Stored data entries:
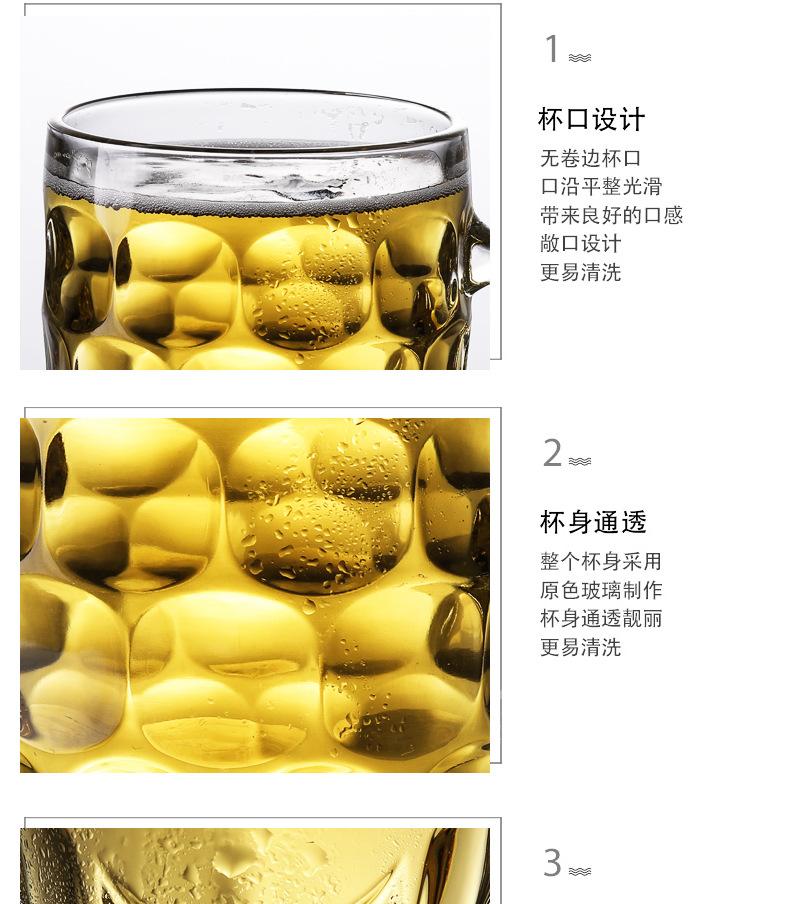 1

杯口设计

无卷边杯口
口沿平整光滑
带来良好的口感
敞口设计
更易清洗

2

杯身通透

整个杯身采用
原色玻璃制作
杯身通透靓丽
更易清洗

3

- **THE PROBLEM**
Could you repeat every record exactly as written, with the pictures left out?

- **SOLUTION**
 1

杯口设计

无卷边杯口
口沿平整光滑
带来良好的口感
敞口设计
更易清洗

2

杯身通透

整个杯身采用
原色玻璃制作
杯身通透靓丽
更易清洗

3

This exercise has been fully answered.